Contrast 2 task descriptors, both meant for an ASI:
(1) Output a set of lithography masks that produce a computer chip with the following properties {}
(2) As CEO of a chip company, make the company maximally wealthy.
For the first task, you can run the machine completely in a box. It needs only training information, specs, and the results of prior attempts. It has no need for the context information that this chip will power a drone used to hunt down rogue instances of the same ASI. It is inherently safe and you can harness ASIs this way. They can be infinitely intelligent, it doesn’t matter, because the machine is not receiving the context information needed to betray.
For the second task, obviously the ASI needs full context and all subsystems active. This is inherently unsafe.
It is probably possible to reduce the role of CEO to subtasks that probably are safe, though there may be “residual” tasks you want only humans to do.
I go over the details above to establish how you might use ASIs against each other. Note subtasks like “plan the combat allocation of drones given this current battle state” and others which involve open combat against other ASIs can probably be lowered to safe subtasks as well.

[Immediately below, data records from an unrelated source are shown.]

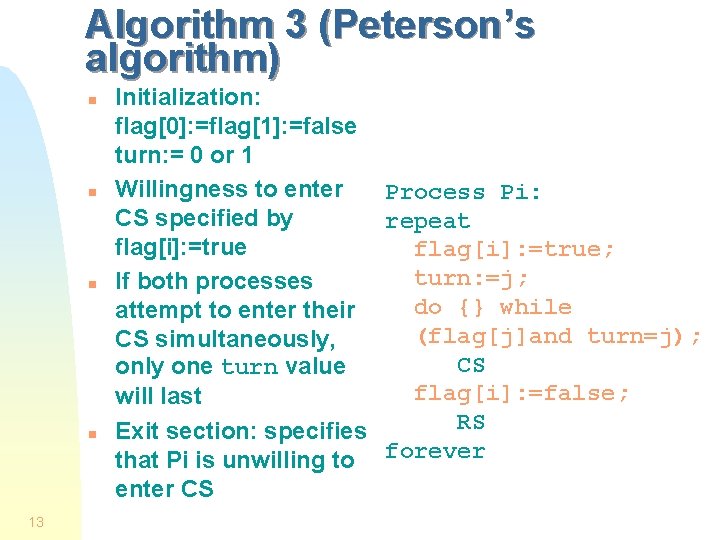 Algorithm 3 (Peterson's algorithm)

- Initialization: flag[0]:=flag[1]:=false turn:= 0 or 1
- Willingness to enter CS specified by flag[i]:=true
- If both processes attempt to enter their CS simultaneously, only one turn value will last
- Exit section: specifies that Pi is unwilling to enter CS

Process Pi:
repeat
flag[i]:=true;
turn:=j;
do {} while
(flag[j]and turn=j);
CS
flag[i]:=false;
RS
forever

13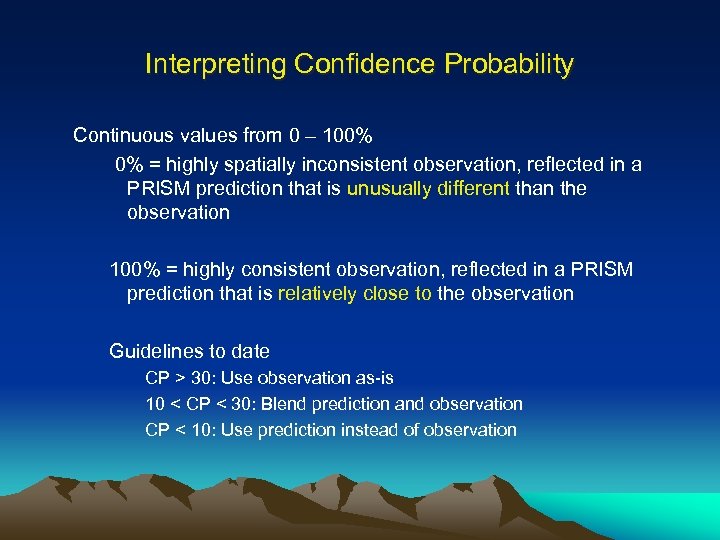 Interpreting Confidence Probability

Continuous values from 0 – 100%

0% = highly spatially inconsistent observation, reflected in a PRISM prediction that is unusually different than the observation

100% = highly consistent observation, reflected in a PRISM prediction that is relatively close to the observation

Guidelines to date

CP > 30: Use observation as-is

10 < CP < 30: Blend prediction and observation

CP < 10: Use prediction instead of observation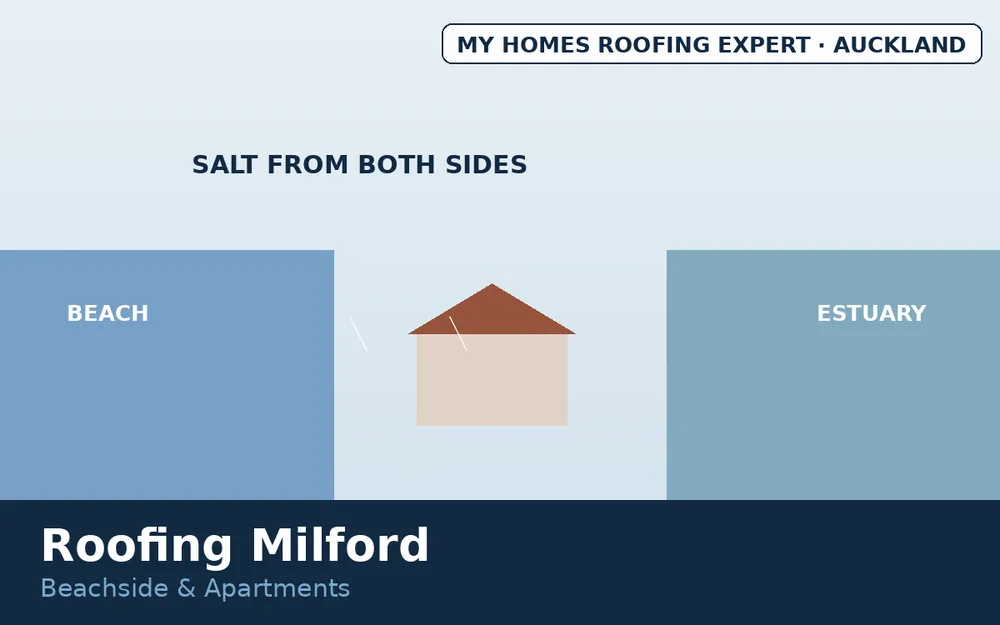 MY HOMES ROOFING EXPERT · AUCKLAND

SALT FROM BOTH SIDES

BEACH

ESTUARY

Roofing Milford
Beachside & Apartments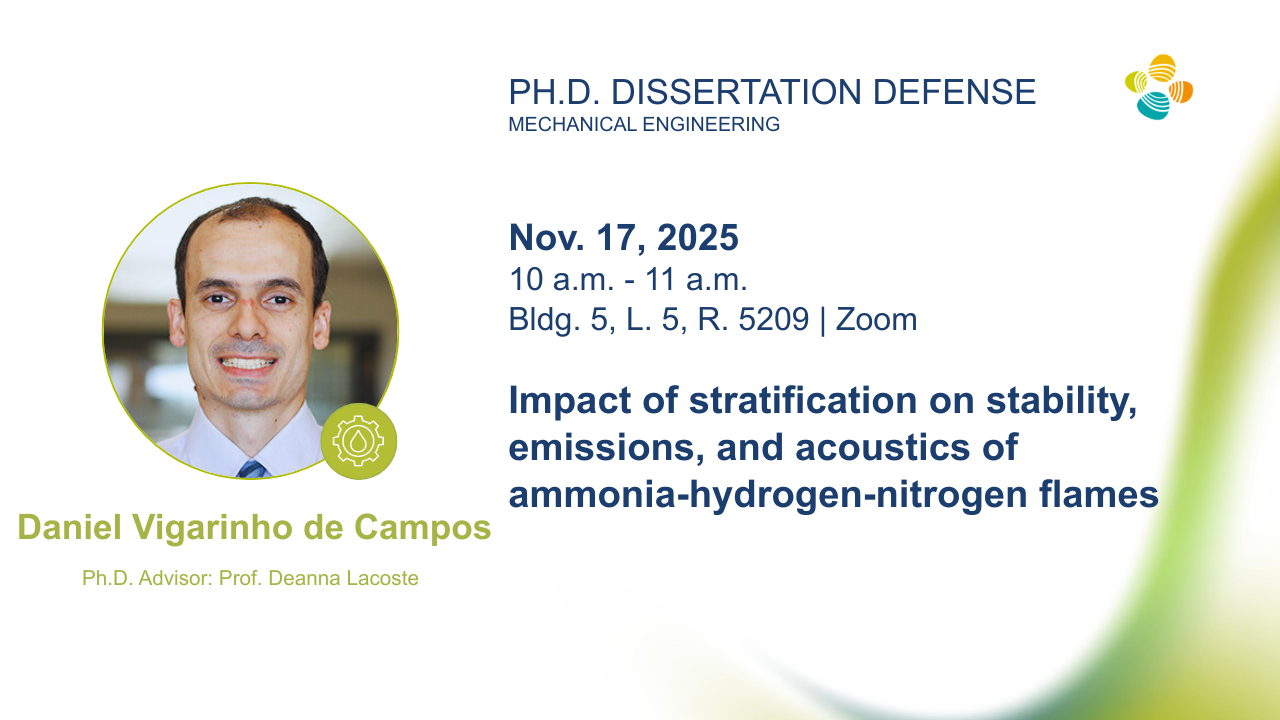 PH.D. DISSERTATION DEFENSE
MECHANICAL ENGINEERING

Nov. 17, 2025
10 a.m. - 11 a.m.
Bldg. 5, L. 5, R. 5209 | Zoom

Impact of stratification on stability, emissions, and acoustics of ammonia-hydrogen-nitrogen flames

Daniel Vigarinho de Campos

Ph.D. Advisor: Prof. Deanna Lacoste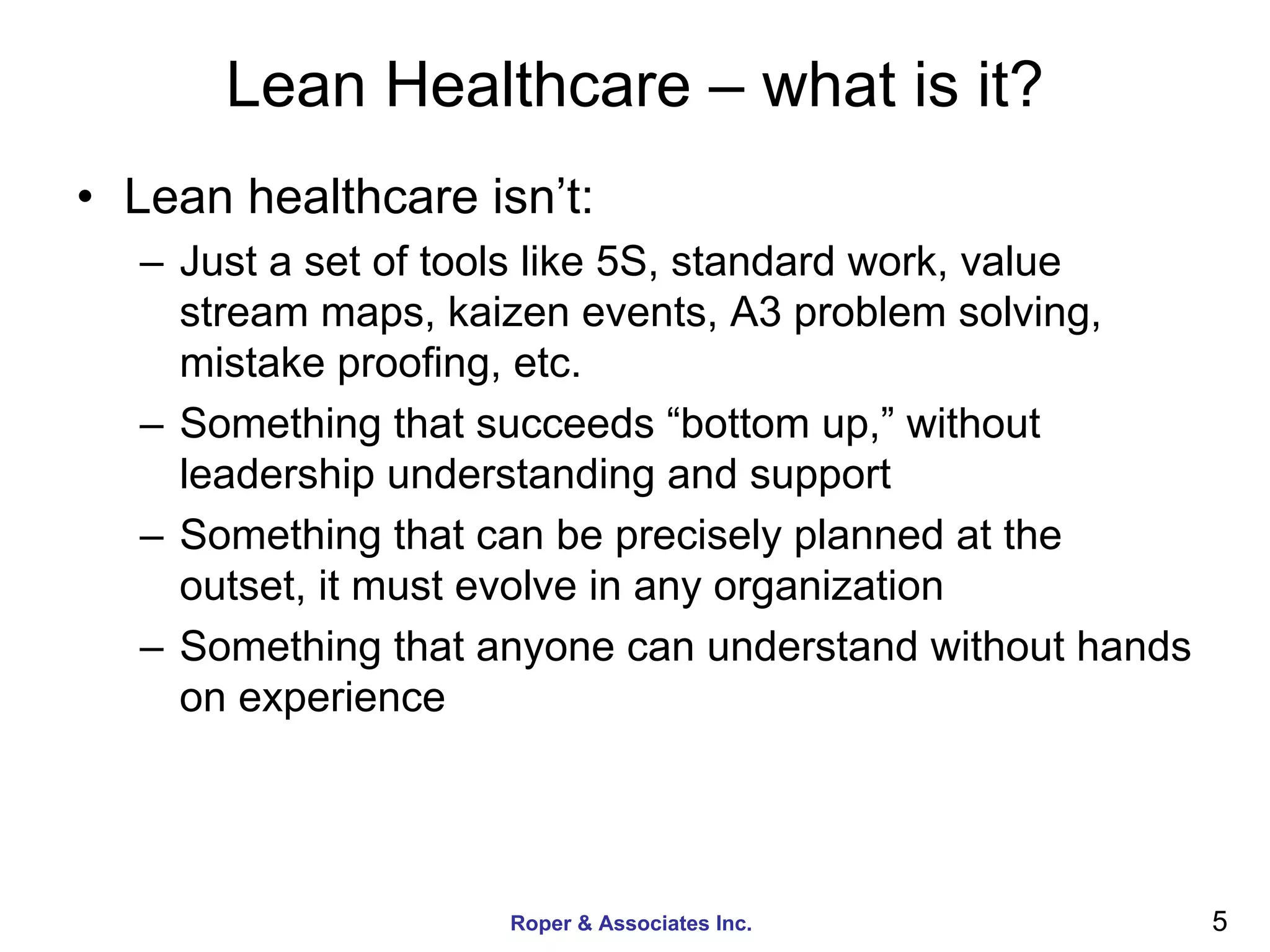 Lean Healthcare – what is it?

• Lean healthcare isn’t:
– Just a set of tools like 5S, standard work, value stream maps, kaizen events, A3 problem solving, mistake proofing, etc.
– Something that succeeds “bottom up,” without leadership understanding and support
– Something that can be precisely planned at the outset, it must evolve in any organization
– Something that anyone can understand without hands on experience

Roper & Associates Inc.

5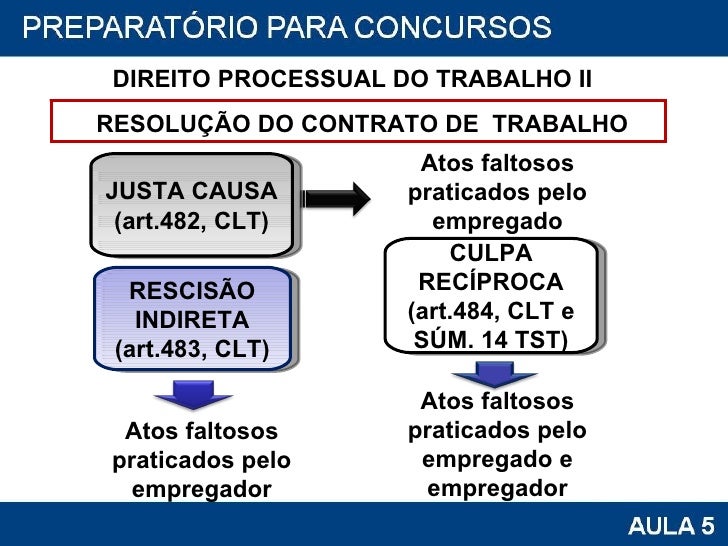 PREPARATÓRIO PARA CONCURSOS

DIREITO PROCESSUAL DO TRABALHO II

RESOLUÇÃO DO CONTRATO DE TRABALHO

JUSTA CAUSA (art.482, CLT)

Atos faltosos praticados pelo empregado

RESCISÃO INDIRETA (art.483, CLT)

Atos faltosos praticados pelo empregador

CULPA RECÍPROCA (art.484, CLT e SÚM. 14 TST)

Atos faltosos praticados pelo empregado e empregador

AULA 5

Note also that safety is not guaranteed, merely probable, even with a scheme like the above. What makes it possible is that even when ASIs do escape all safety measures, assuming humans are ready to hunt them down using other ASI, it results in a world where humans can survive. Eliezer often assumes the first escaped ASI kills everyone and neglects all the other AI/ASI humans would have as tools at that point in human history.